LISTE DES CONSIGNES -
a) D'après le texte sur Dante et Béatrice, à quelle date Lacan a-t-il évoqué la caricature de la presse milanaise ?
b) Dans le texte sur Dante et Béatrice, recopiez le passage qui commence aux mots « Si une femme » et s'arrête après « Dolce Stil Nuovo. », en remplaçant « Béatrice » par « Bice ».
c) Prolongez le texte sur Dante et Béatrice à partir de sa dernière phrase.

DOCUMENT SOURCE -

****************************************

Dante : sa Vie Nouvelle via La femme qui n’existe pas
Béatrice, qui a inspiré la poésie d’amour de Dante, est-ce La femme qui n’existe pas[1] ? Lors du séminaire Encore, le 13 février 1973[2], Lacan faisait état de la caricature de la presse milanaise sur l’énoncé « La femme n’existe pas ». Comment, ironisait le journaliste, pouvait-on alors se débrouiller avec les partenaires complémentaires des rapports sexuels ?[3] Ironie inutile. Il aurait pu attraper d’une manière plus enlevée les aphorismes qu’il disait ne pas comprendre s’il avait saisi dans la littérature ce que tout lycéen italien connaît : la Vita Nuova (Vie nouvelle) de Dante Aligheri[4] avec la référence majeure de La femme qui n’existe pas.
Si une femme existe par le rapport sexuel, Béatrice n’y est pas. Elle n’a pas été la partenaire de Dante. L’amour, que dans la Florence du treizième siècle chante le Dolce Stil Nuovo, ne vise ni ne s’inspire des rapprochements corporels. Et si une Béatrice Portinari a bel et bien existé, ce qui a intéressé Dante dès la rencontre à leurs neuf ans, puis à dix-huit ans, ce sont les émois amoureux qu’il a éprouvés en lui-même suite au salut et au seul sourire de Béatrice. Dante, soumis à Amour, parvient alors à la « béatitude »[5]. La présence corporelle de sa Dame donne à l’esprit, la mente[6], de Dante l’appui pour composer des poèmes, « parole per rima »[7], dans le doux style nouveau, Dolce Stil Nuovo.

****************************************

EXTRAITS DU MATÉRIEL -

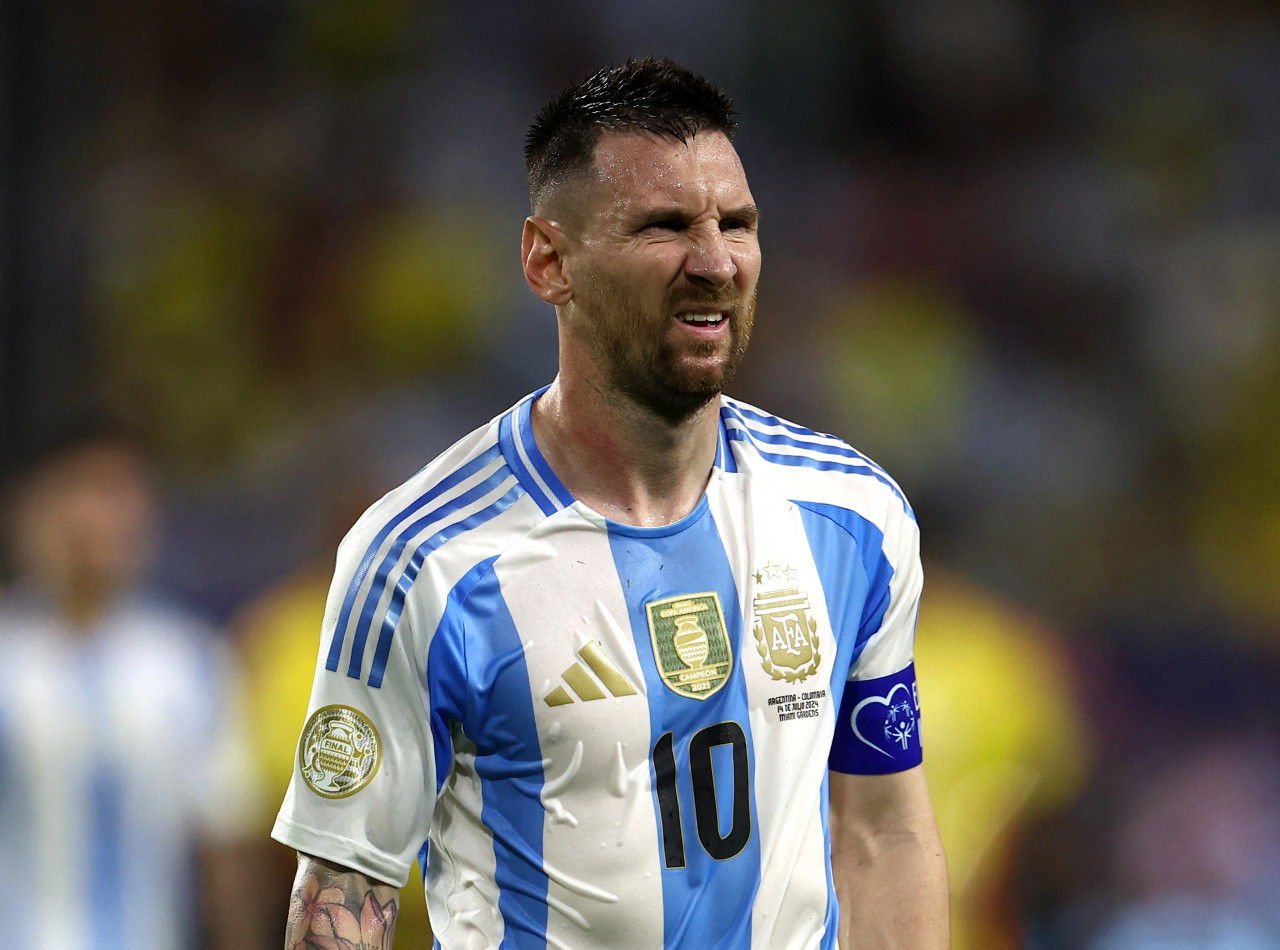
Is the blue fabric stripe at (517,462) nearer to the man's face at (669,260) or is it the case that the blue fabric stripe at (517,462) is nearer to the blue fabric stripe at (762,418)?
the man's face at (669,260)

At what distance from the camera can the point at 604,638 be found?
1797 millimetres

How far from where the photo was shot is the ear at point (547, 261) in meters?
1.87

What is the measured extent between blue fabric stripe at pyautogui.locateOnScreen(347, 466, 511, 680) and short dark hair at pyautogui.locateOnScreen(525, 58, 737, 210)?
44 centimetres

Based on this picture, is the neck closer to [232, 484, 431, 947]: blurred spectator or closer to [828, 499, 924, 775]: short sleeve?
[828, 499, 924, 775]: short sleeve

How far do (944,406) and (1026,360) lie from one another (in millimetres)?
358

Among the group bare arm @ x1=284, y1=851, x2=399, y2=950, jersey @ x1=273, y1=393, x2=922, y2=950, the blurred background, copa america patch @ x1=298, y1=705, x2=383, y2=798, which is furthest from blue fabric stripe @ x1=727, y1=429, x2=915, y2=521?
the blurred background

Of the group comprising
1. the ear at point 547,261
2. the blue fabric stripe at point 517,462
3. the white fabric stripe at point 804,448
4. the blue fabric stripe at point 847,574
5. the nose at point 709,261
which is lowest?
the blue fabric stripe at point 847,574

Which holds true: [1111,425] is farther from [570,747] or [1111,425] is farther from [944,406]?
[570,747]

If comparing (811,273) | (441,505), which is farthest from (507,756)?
(811,273)

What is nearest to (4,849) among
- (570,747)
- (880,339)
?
(570,747)

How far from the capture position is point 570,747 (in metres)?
1.75

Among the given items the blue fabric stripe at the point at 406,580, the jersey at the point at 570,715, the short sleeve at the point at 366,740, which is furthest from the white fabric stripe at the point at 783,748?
the short sleeve at the point at 366,740

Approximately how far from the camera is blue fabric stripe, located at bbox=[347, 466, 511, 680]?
5.63ft

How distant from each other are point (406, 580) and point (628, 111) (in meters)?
0.68
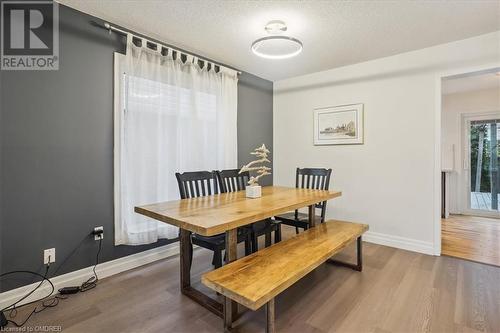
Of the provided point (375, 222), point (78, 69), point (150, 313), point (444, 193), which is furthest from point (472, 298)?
point (78, 69)

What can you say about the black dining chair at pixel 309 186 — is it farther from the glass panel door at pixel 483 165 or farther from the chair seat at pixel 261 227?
the glass panel door at pixel 483 165

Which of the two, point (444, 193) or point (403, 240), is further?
point (444, 193)

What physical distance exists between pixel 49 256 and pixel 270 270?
6.05 feet

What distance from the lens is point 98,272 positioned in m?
2.34

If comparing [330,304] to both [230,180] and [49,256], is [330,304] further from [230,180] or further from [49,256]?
[49,256]

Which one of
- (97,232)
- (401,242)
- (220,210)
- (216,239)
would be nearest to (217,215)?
(220,210)

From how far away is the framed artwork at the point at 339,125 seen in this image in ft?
11.4

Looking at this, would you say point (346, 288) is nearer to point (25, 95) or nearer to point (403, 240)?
point (403, 240)

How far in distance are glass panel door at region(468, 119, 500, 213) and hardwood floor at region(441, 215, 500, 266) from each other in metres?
0.38

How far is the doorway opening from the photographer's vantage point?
4520 mm

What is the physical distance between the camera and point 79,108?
2238 mm

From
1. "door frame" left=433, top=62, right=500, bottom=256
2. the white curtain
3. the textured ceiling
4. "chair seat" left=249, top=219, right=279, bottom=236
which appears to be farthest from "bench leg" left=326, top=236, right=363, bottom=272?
the textured ceiling

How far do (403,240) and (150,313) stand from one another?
2894mm

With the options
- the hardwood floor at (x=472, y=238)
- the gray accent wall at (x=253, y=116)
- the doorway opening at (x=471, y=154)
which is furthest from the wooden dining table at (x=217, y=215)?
the doorway opening at (x=471, y=154)
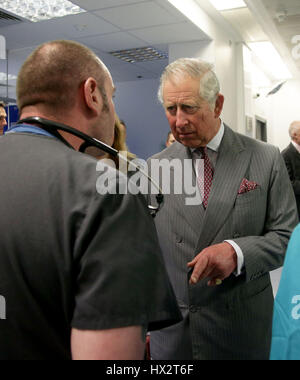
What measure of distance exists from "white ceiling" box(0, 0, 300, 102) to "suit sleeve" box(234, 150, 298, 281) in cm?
293

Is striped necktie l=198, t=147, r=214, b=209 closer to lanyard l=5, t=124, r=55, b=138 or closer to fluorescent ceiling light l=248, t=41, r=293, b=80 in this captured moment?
lanyard l=5, t=124, r=55, b=138

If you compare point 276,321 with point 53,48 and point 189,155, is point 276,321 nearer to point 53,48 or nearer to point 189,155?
point 53,48

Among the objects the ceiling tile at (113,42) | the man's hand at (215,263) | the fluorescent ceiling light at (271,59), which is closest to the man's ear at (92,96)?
the man's hand at (215,263)

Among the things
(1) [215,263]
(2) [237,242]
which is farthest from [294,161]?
(1) [215,263]

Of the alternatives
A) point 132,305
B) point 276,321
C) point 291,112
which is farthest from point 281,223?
point 291,112

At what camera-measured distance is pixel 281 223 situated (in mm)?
1361

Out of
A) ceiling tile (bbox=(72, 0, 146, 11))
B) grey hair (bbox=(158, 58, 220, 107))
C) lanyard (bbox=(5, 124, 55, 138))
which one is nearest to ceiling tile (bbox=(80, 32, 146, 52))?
ceiling tile (bbox=(72, 0, 146, 11))

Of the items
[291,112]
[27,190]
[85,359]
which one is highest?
[291,112]

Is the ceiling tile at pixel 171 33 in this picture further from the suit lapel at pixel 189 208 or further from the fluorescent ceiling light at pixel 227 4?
the suit lapel at pixel 189 208

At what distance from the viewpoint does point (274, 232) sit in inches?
53.6

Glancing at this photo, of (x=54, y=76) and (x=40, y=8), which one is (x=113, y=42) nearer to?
(x=40, y=8)

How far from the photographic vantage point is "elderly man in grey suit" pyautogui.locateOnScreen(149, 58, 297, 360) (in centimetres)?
131

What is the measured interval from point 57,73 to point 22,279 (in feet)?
1.34

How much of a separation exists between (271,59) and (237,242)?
21.0 ft
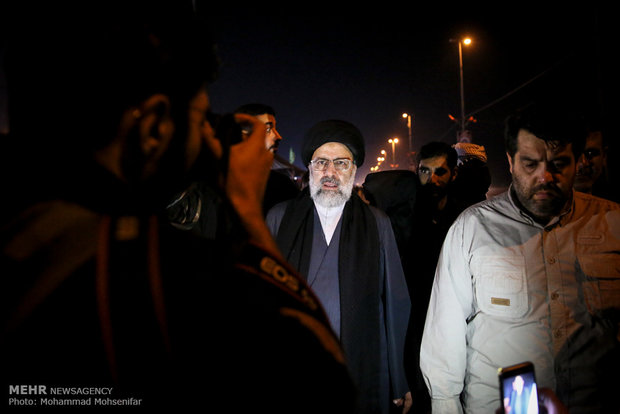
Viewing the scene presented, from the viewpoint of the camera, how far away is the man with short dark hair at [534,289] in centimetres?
185

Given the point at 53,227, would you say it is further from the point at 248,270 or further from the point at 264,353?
the point at 264,353

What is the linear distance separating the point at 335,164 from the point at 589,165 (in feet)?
7.92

****************************************

RÉPONSES AUX CONSIGNES -
a) Le 13 février 1973, lors du séminaire Encore.

b)
Si une femme existe par le rapport sexuel, Bice n’y est pas. Elle n’a pas été la partenaire de Dante. L’amour, que dans la Florence du treizième siècle chante le Dolce Stil Nuovo, ne vise ni ne s’inspire des rapprochements corporels. Et si une Bice Portinari a bel et bien existé, ce qui a intéressé Dante dès la rencontre à leurs neuf ans, puis à dix-huit ans, ce sont les émois amoureux qu’il a éprouvés en lui-même suite au salut et au seul sourire de Bice. Dante, soumis à Amour, parvient alors à la « béatitude »[5]. La présence corporelle de sa Dame donne à l’esprit, la mente[6], de Dante l’appui pour composer des poèmes, « parole per rima »[7], dans le doux style nouveau, Dolce Stil Nuovo.

c)
Artiste qui précède le psychanalyste, Dante sept cents ans avant Lacan dit à sa façon que La femme n’existe pas. Dire que La femme n’existe pas, veut dire que « ce lieu demeure essentiellement vide. Que ce lieu reste vide n’empêche pas que l’on puisse y rencontrer quelque chose »[8] : la méprise, par exemple. Aussitôt après avoir éprouvé la béatitude, Dante pour ne pas offenser la courtoisie de Béatrice, adresse à des femmes-écran ses poèmes d’amour. Béatrice en « vraie femme »[9] croyant à l’infidélité de l’amoureux, lui nie son salut[10]. Le sentiment de béatitude de Dante s’effondre : pleurs, et tristesse… Le rêve vient à son secours avec le conseil de personnifier Amour en Béatrice[11]. Ainsi Dante écrira ses poèmes pour Amour, et par la poésie il rencontrera Béatrice-Amour.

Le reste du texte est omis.